Belarusian President Lukashenko once again refuses to deepen integration with Russia

Belarusian President Alexander Lukashenko said that he will not sign any of the documents on further integration with Russia if they contravene the Belarusian constitution, BelTA reports.

“Not a single one of the documents will be signed if they contravene the constitution and fundamental principles of life of our society. And the most important principles are independence and sovereignty,” he said.

According to Lukashenko, Belarus and Russia can sign no roadmaps until they have dealt with the key issues of hydrocarbon supply and the opening of the Russian markets to Belarusian goods.

Every year, Russia imposes new conditions on Belarus, as a result of which the country’s economy is “constantly losing, losing and losing,” the Belarusian president remarked.
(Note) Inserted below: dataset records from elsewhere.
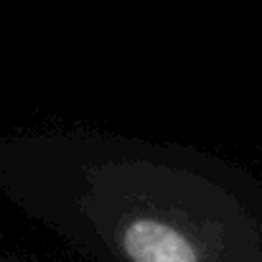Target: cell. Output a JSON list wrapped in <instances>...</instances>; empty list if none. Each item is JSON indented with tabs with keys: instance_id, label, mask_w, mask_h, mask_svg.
<instances>
[{
	"instance_id": "cell-1",
	"label": "cell",
	"mask_w": 262,
	"mask_h": 262,
	"mask_svg": "<svg viewBox=\"0 0 262 262\" xmlns=\"http://www.w3.org/2000/svg\"><path fill=\"white\" fill-rule=\"evenodd\" d=\"M125 247L135 262H196V252L178 232L148 219L127 229Z\"/></svg>"
}]
</instances>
He noted that Belarus does not need such a union. “This is our position. The president of Russia is aware of it. He and I are friends, I can say it to him openly,” he said.

Lukashenko emphasized that Belarus does not want to be a “freeloader”, citing the example of the US, which initiated a trade war with China “due to a trade balance deficit of hundreds of billions of dollars”.
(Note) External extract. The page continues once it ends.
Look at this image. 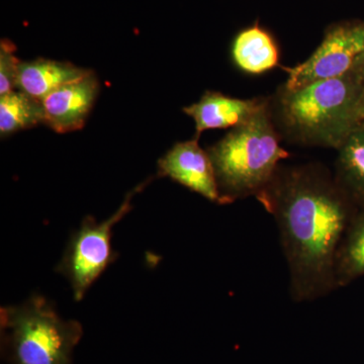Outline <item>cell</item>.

The president observed that Minsk’s annual trade deficit with Russia is around $9 billion. This money, he says, can only be earned on the Russian market, but Russia has “created barriers” and prevented certain types of goods from reaching the market. “Of course, we will not fight with Russia, like America with China. But it’s wrong,” the Belarusian leader stressed. Belarus demands equal conditions for economic entities, Lukashenko added. “Don’t worry about it: I’m no less a patriot than you,” he concluded.
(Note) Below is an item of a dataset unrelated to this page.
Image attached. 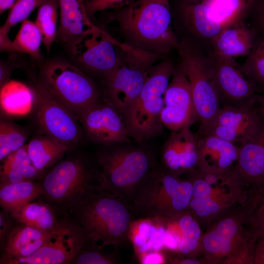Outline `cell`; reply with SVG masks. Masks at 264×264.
Masks as SVG:
<instances>
[{"mask_svg": "<svg viewBox=\"0 0 264 264\" xmlns=\"http://www.w3.org/2000/svg\"><path fill=\"white\" fill-rule=\"evenodd\" d=\"M213 82L221 107L252 108L257 88L245 75L234 58L210 52L207 54Z\"/></svg>", "mask_w": 264, "mask_h": 264, "instance_id": "cell-12", "label": "cell"}, {"mask_svg": "<svg viewBox=\"0 0 264 264\" xmlns=\"http://www.w3.org/2000/svg\"><path fill=\"white\" fill-rule=\"evenodd\" d=\"M59 7V0H44L39 6L35 23L42 33L47 53L57 38Z\"/></svg>", "mask_w": 264, "mask_h": 264, "instance_id": "cell-32", "label": "cell"}, {"mask_svg": "<svg viewBox=\"0 0 264 264\" xmlns=\"http://www.w3.org/2000/svg\"><path fill=\"white\" fill-rule=\"evenodd\" d=\"M255 107L260 121L264 126V95L257 94Z\"/></svg>", "mask_w": 264, "mask_h": 264, "instance_id": "cell-46", "label": "cell"}, {"mask_svg": "<svg viewBox=\"0 0 264 264\" xmlns=\"http://www.w3.org/2000/svg\"><path fill=\"white\" fill-rule=\"evenodd\" d=\"M44 194L39 198L61 216L69 215L102 183L97 160L79 154L63 157L46 172L42 180Z\"/></svg>", "mask_w": 264, "mask_h": 264, "instance_id": "cell-2", "label": "cell"}, {"mask_svg": "<svg viewBox=\"0 0 264 264\" xmlns=\"http://www.w3.org/2000/svg\"><path fill=\"white\" fill-rule=\"evenodd\" d=\"M43 42L42 33L36 23L28 19L22 22L20 30L14 40L13 45L16 52L28 54L37 60H42L40 47Z\"/></svg>", "mask_w": 264, "mask_h": 264, "instance_id": "cell-33", "label": "cell"}, {"mask_svg": "<svg viewBox=\"0 0 264 264\" xmlns=\"http://www.w3.org/2000/svg\"><path fill=\"white\" fill-rule=\"evenodd\" d=\"M246 204L229 207L207 226L202 235L203 260L210 264H254L256 241L246 227Z\"/></svg>", "mask_w": 264, "mask_h": 264, "instance_id": "cell-4", "label": "cell"}, {"mask_svg": "<svg viewBox=\"0 0 264 264\" xmlns=\"http://www.w3.org/2000/svg\"><path fill=\"white\" fill-rule=\"evenodd\" d=\"M11 214L17 221L44 231L58 229L65 216L60 215L50 205L39 198Z\"/></svg>", "mask_w": 264, "mask_h": 264, "instance_id": "cell-27", "label": "cell"}, {"mask_svg": "<svg viewBox=\"0 0 264 264\" xmlns=\"http://www.w3.org/2000/svg\"><path fill=\"white\" fill-rule=\"evenodd\" d=\"M33 88L36 118L41 132L71 149L80 144L84 131L76 115L40 83Z\"/></svg>", "mask_w": 264, "mask_h": 264, "instance_id": "cell-11", "label": "cell"}, {"mask_svg": "<svg viewBox=\"0 0 264 264\" xmlns=\"http://www.w3.org/2000/svg\"><path fill=\"white\" fill-rule=\"evenodd\" d=\"M119 64L106 79V100L122 116L138 96L155 63L164 56L133 46L121 45Z\"/></svg>", "mask_w": 264, "mask_h": 264, "instance_id": "cell-8", "label": "cell"}, {"mask_svg": "<svg viewBox=\"0 0 264 264\" xmlns=\"http://www.w3.org/2000/svg\"><path fill=\"white\" fill-rule=\"evenodd\" d=\"M68 215L103 246L116 247L130 242V229L136 218L129 204L100 186Z\"/></svg>", "mask_w": 264, "mask_h": 264, "instance_id": "cell-3", "label": "cell"}, {"mask_svg": "<svg viewBox=\"0 0 264 264\" xmlns=\"http://www.w3.org/2000/svg\"><path fill=\"white\" fill-rule=\"evenodd\" d=\"M198 136L199 162L197 169L223 175L234 166L239 146L214 135Z\"/></svg>", "mask_w": 264, "mask_h": 264, "instance_id": "cell-20", "label": "cell"}, {"mask_svg": "<svg viewBox=\"0 0 264 264\" xmlns=\"http://www.w3.org/2000/svg\"><path fill=\"white\" fill-rule=\"evenodd\" d=\"M44 0H16L4 23L0 27V35L8 34L10 29L27 19L31 12Z\"/></svg>", "mask_w": 264, "mask_h": 264, "instance_id": "cell-38", "label": "cell"}, {"mask_svg": "<svg viewBox=\"0 0 264 264\" xmlns=\"http://www.w3.org/2000/svg\"><path fill=\"white\" fill-rule=\"evenodd\" d=\"M260 121L255 106L242 108L225 105L221 107L210 127L213 126L241 127L256 124Z\"/></svg>", "mask_w": 264, "mask_h": 264, "instance_id": "cell-36", "label": "cell"}, {"mask_svg": "<svg viewBox=\"0 0 264 264\" xmlns=\"http://www.w3.org/2000/svg\"><path fill=\"white\" fill-rule=\"evenodd\" d=\"M27 146L33 165L43 172H47L71 149L46 135L34 138Z\"/></svg>", "mask_w": 264, "mask_h": 264, "instance_id": "cell-29", "label": "cell"}, {"mask_svg": "<svg viewBox=\"0 0 264 264\" xmlns=\"http://www.w3.org/2000/svg\"><path fill=\"white\" fill-rule=\"evenodd\" d=\"M86 234L85 240L70 264H117L120 263L116 251L108 253L105 246Z\"/></svg>", "mask_w": 264, "mask_h": 264, "instance_id": "cell-34", "label": "cell"}, {"mask_svg": "<svg viewBox=\"0 0 264 264\" xmlns=\"http://www.w3.org/2000/svg\"><path fill=\"white\" fill-rule=\"evenodd\" d=\"M122 144L105 146L97 152L96 158L101 173L100 187L131 206L138 189L158 162L147 148Z\"/></svg>", "mask_w": 264, "mask_h": 264, "instance_id": "cell-5", "label": "cell"}, {"mask_svg": "<svg viewBox=\"0 0 264 264\" xmlns=\"http://www.w3.org/2000/svg\"><path fill=\"white\" fill-rule=\"evenodd\" d=\"M243 21L264 37V0H253Z\"/></svg>", "mask_w": 264, "mask_h": 264, "instance_id": "cell-39", "label": "cell"}, {"mask_svg": "<svg viewBox=\"0 0 264 264\" xmlns=\"http://www.w3.org/2000/svg\"><path fill=\"white\" fill-rule=\"evenodd\" d=\"M121 44L98 27L79 38L70 50L83 67L107 79L119 64Z\"/></svg>", "mask_w": 264, "mask_h": 264, "instance_id": "cell-14", "label": "cell"}, {"mask_svg": "<svg viewBox=\"0 0 264 264\" xmlns=\"http://www.w3.org/2000/svg\"><path fill=\"white\" fill-rule=\"evenodd\" d=\"M142 264H166L165 255L162 251H153L144 255L139 260Z\"/></svg>", "mask_w": 264, "mask_h": 264, "instance_id": "cell-42", "label": "cell"}, {"mask_svg": "<svg viewBox=\"0 0 264 264\" xmlns=\"http://www.w3.org/2000/svg\"><path fill=\"white\" fill-rule=\"evenodd\" d=\"M198 142V134L190 128L173 132L163 147L159 165L179 177L197 169L199 162Z\"/></svg>", "mask_w": 264, "mask_h": 264, "instance_id": "cell-18", "label": "cell"}, {"mask_svg": "<svg viewBox=\"0 0 264 264\" xmlns=\"http://www.w3.org/2000/svg\"><path fill=\"white\" fill-rule=\"evenodd\" d=\"M85 0H59L60 21L58 39L70 49L84 35L98 28L88 17Z\"/></svg>", "mask_w": 264, "mask_h": 264, "instance_id": "cell-21", "label": "cell"}, {"mask_svg": "<svg viewBox=\"0 0 264 264\" xmlns=\"http://www.w3.org/2000/svg\"><path fill=\"white\" fill-rule=\"evenodd\" d=\"M0 185L24 181H42L47 172L38 170L29 156L27 144L1 161Z\"/></svg>", "mask_w": 264, "mask_h": 264, "instance_id": "cell-26", "label": "cell"}, {"mask_svg": "<svg viewBox=\"0 0 264 264\" xmlns=\"http://www.w3.org/2000/svg\"><path fill=\"white\" fill-rule=\"evenodd\" d=\"M178 3L193 4L202 2L203 0H177Z\"/></svg>", "mask_w": 264, "mask_h": 264, "instance_id": "cell-48", "label": "cell"}, {"mask_svg": "<svg viewBox=\"0 0 264 264\" xmlns=\"http://www.w3.org/2000/svg\"><path fill=\"white\" fill-rule=\"evenodd\" d=\"M16 221L11 213L2 209L0 212V251L2 252L14 229Z\"/></svg>", "mask_w": 264, "mask_h": 264, "instance_id": "cell-41", "label": "cell"}, {"mask_svg": "<svg viewBox=\"0 0 264 264\" xmlns=\"http://www.w3.org/2000/svg\"><path fill=\"white\" fill-rule=\"evenodd\" d=\"M28 135L24 129L1 116L0 121V160L25 144Z\"/></svg>", "mask_w": 264, "mask_h": 264, "instance_id": "cell-37", "label": "cell"}, {"mask_svg": "<svg viewBox=\"0 0 264 264\" xmlns=\"http://www.w3.org/2000/svg\"><path fill=\"white\" fill-rule=\"evenodd\" d=\"M7 62L0 61V87L10 81L13 67Z\"/></svg>", "mask_w": 264, "mask_h": 264, "instance_id": "cell-44", "label": "cell"}, {"mask_svg": "<svg viewBox=\"0 0 264 264\" xmlns=\"http://www.w3.org/2000/svg\"><path fill=\"white\" fill-rule=\"evenodd\" d=\"M242 65L245 75L258 91L264 86V37L256 34L251 49Z\"/></svg>", "mask_w": 264, "mask_h": 264, "instance_id": "cell-35", "label": "cell"}, {"mask_svg": "<svg viewBox=\"0 0 264 264\" xmlns=\"http://www.w3.org/2000/svg\"><path fill=\"white\" fill-rule=\"evenodd\" d=\"M44 194L42 181H24L0 185V206L12 213Z\"/></svg>", "mask_w": 264, "mask_h": 264, "instance_id": "cell-30", "label": "cell"}, {"mask_svg": "<svg viewBox=\"0 0 264 264\" xmlns=\"http://www.w3.org/2000/svg\"><path fill=\"white\" fill-rule=\"evenodd\" d=\"M86 236L83 228L66 215L59 231L44 245L30 255L6 264H70Z\"/></svg>", "mask_w": 264, "mask_h": 264, "instance_id": "cell-16", "label": "cell"}, {"mask_svg": "<svg viewBox=\"0 0 264 264\" xmlns=\"http://www.w3.org/2000/svg\"><path fill=\"white\" fill-rule=\"evenodd\" d=\"M262 92H264V86L258 91V93Z\"/></svg>", "mask_w": 264, "mask_h": 264, "instance_id": "cell-49", "label": "cell"}, {"mask_svg": "<svg viewBox=\"0 0 264 264\" xmlns=\"http://www.w3.org/2000/svg\"><path fill=\"white\" fill-rule=\"evenodd\" d=\"M166 229L178 241L175 254L182 257L197 258L202 253L201 230L199 223L190 211L174 219H166Z\"/></svg>", "mask_w": 264, "mask_h": 264, "instance_id": "cell-25", "label": "cell"}, {"mask_svg": "<svg viewBox=\"0 0 264 264\" xmlns=\"http://www.w3.org/2000/svg\"><path fill=\"white\" fill-rule=\"evenodd\" d=\"M63 222L56 230L44 231L16 221L7 242L0 252V264H6L9 261L30 255L59 231Z\"/></svg>", "mask_w": 264, "mask_h": 264, "instance_id": "cell-22", "label": "cell"}, {"mask_svg": "<svg viewBox=\"0 0 264 264\" xmlns=\"http://www.w3.org/2000/svg\"><path fill=\"white\" fill-rule=\"evenodd\" d=\"M175 67L169 59L155 65L138 96L122 114L129 134L135 141L143 143L162 133L160 114L164 95Z\"/></svg>", "mask_w": 264, "mask_h": 264, "instance_id": "cell-6", "label": "cell"}, {"mask_svg": "<svg viewBox=\"0 0 264 264\" xmlns=\"http://www.w3.org/2000/svg\"><path fill=\"white\" fill-rule=\"evenodd\" d=\"M254 264H264V236L256 241L255 250Z\"/></svg>", "mask_w": 264, "mask_h": 264, "instance_id": "cell-43", "label": "cell"}, {"mask_svg": "<svg viewBox=\"0 0 264 264\" xmlns=\"http://www.w3.org/2000/svg\"><path fill=\"white\" fill-rule=\"evenodd\" d=\"M132 0H85L87 14L90 19L96 12L123 7Z\"/></svg>", "mask_w": 264, "mask_h": 264, "instance_id": "cell-40", "label": "cell"}, {"mask_svg": "<svg viewBox=\"0 0 264 264\" xmlns=\"http://www.w3.org/2000/svg\"><path fill=\"white\" fill-rule=\"evenodd\" d=\"M239 148L236 163L224 174L223 178L225 184L243 203L248 190L264 179V126L262 123Z\"/></svg>", "mask_w": 264, "mask_h": 264, "instance_id": "cell-13", "label": "cell"}, {"mask_svg": "<svg viewBox=\"0 0 264 264\" xmlns=\"http://www.w3.org/2000/svg\"><path fill=\"white\" fill-rule=\"evenodd\" d=\"M257 33L243 21L224 27L211 41L212 52L234 58L247 56L250 52Z\"/></svg>", "mask_w": 264, "mask_h": 264, "instance_id": "cell-23", "label": "cell"}, {"mask_svg": "<svg viewBox=\"0 0 264 264\" xmlns=\"http://www.w3.org/2000/svg\"><path fill=\"white\" fill-rule=\"evenodd\" d=\"M33 88L20 81L10 80L0 87V102L2 111L12 115H23L34 106Z\"/></svg>", "mask_w": 264, "mask_h": 264, "instance_id": "cell-28", "label": "cell"}, {"mask_svg": "<svg viewBox=\"0 0 264 264\" xmlns=\"http://www.w3.org/2000/svg\"><path fill=\"white\" fill-rule=\"evenodd\" d=\"M108 22L116 23L125 43L163 56L179 42L173 27L169 0H132L113 9Z\"/></svg>", "mask_w": 264, "mask_h": 264, "instance_id": "cell-1", "label": "cell"}, {"mask_svg": "<svg viewBox=\"0 0 264 264\" xmlns=\"http://www.w3.org/2000/svg\"><path fill=\"white\" fill-rule=\"evenodd\" d=\"M16 0H0V14L5 10L11 8Z\"/></svg>", "mask_w": 264, "mask_h": 264, "instance_id": "cell-47", "label": "cell"}, {"mask_svg": "<svg viewBox=\"0 0 264 264\" xmlns=\"http://www.w3.org/2000/svg\"><path fill=\"white\" fill-rule=\"evenodd\" d=\"M190 82L200 122L198 132L212 124L221 105L215 88L207 55L189 40L182 38L176 49Z\"/></svg>", "mask_w": 264, "mask_h": 264, "instance_id": "cell-9", "label": "cell"}, {"mask_svg": "<svg viewBox=\"0 0 264 264\" xmlns=\"http://www.w3.org/2000/svg\"><path fill=\"white\" fill-rule=\"evenodd\" d=\"M178 13L182 23L191 36L188 40L207 55L212 51L213 38L229 25L216 17L210 7L203 2L178 3Z\"/></svg>", "mask_w": 264, "mask_h": 264, "instance_id": "cell-19", "label": "cell"}, {"mask_svg": "<svg viewBox=\"0 0 264 264\" xmlns=\"http://www.w3.org/2000/svg\"><path fill=\"white\" fill-rule=\"evenodd\" d=\"M79 120L84 132L95 144L109 146L131 142L122 116L106 100L91 107Z\"/></svg>", "mask_w": 264, "mask_h": 264, "instance_id": "cell-17", "label": "cell"}, {"mask_svg": "<svg viewBox=\"0 0 264 264\" xmlns=\"http://www.w3.org/2000/svg\"><path fill=\"white\" fill-rule=\"evenodd\" d=\"M164 102L160 121L172 132L190 128L198 120L190 82L180 62L175 67Z\"/></svg>", "mask_w": 264, "mask_h": 264, "instance_id": "cell-15", "label": "cell"}, {"mask_svg": "<svg viewBox=\"0 0 264 264\" xmlns=\"http://www.w3.org/2000/svg\"><path fill=\"white\" fill-rule=\"evenodd\" d=\"M52 96L70 110L79 118L100 101L94 82L69 63L54 61L46 64L40 83Z\"/></svg>", "mask_w": 264, "mask_h": 264, "instance_id": "cell-10", "label": "cell"}, {"mask_svg": "<svg viewBox=\"0 0 264 264\" xmlns=\"http://www.w3.org/2000/svg\"><path fill=\"white\" fill-rule=\"evenodd\" d=\"M193 185L159 163L138 189L131 205L135 218L174 219L189 211Z\"/></svg>", "mask_w": 264, "mask_h": 264, "instance_id": "cell-7", "label": "cell"}, {"mask_svg": "<svg viewBox=\"0 0 264 264\" xmlns=\"http://www.w3.org/2000/svg\"><path fill=\"white\" fill-rule=\"evenodd\" d=\"M245 203L248 211L246 226L257 241L264 236V179L248 189Z\"/></svg>", "mask_w": 264, "mask_h": 264, "instance_id": "cell-31", "label": "cell"}, {"mask_svg": "<svg viewBox=\"0 0 264 264\" xmlns=\"http://www.w3.org/2000/svg\"><path fill=\"white\" fill-rule=\"evenodd\" d=\"M0 52H16L12 41L7 35H0Z\"/></svg>", "mask_w": 264, "mask_h": 264, "instance_id": "cell-45", "label": "cell"}, {"mask_svg": "<svg viewBox=\"0 0 264 264\" xmlns=\"http://www.w3.org/2000/svg\"><path fill=\"white\" fill-rule=\"evenodd\" d=\"M166 229L155 218H136L131 227L129 239L139 260L145 254L164 249Z\"/></svg>", "mask_w": 264, "mask_h": 264, "instance_id": "cell-24", "label": "cell"}]
</instances>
At the start of October, Russian President Vladimir Putin ordered that work be done to align the legislation of Russia and Belarus in various spheres by January 1, 2020. Kommersant reported that by April 1, 2021, the Union State could have a unified tax code. The integration program is enshrined in the Treaty on the Creation of a Union State, which was signed in 1999. The document envisages integration in the areas of economics, taxation, pricing policy, tariffs, monetary policy and pensions.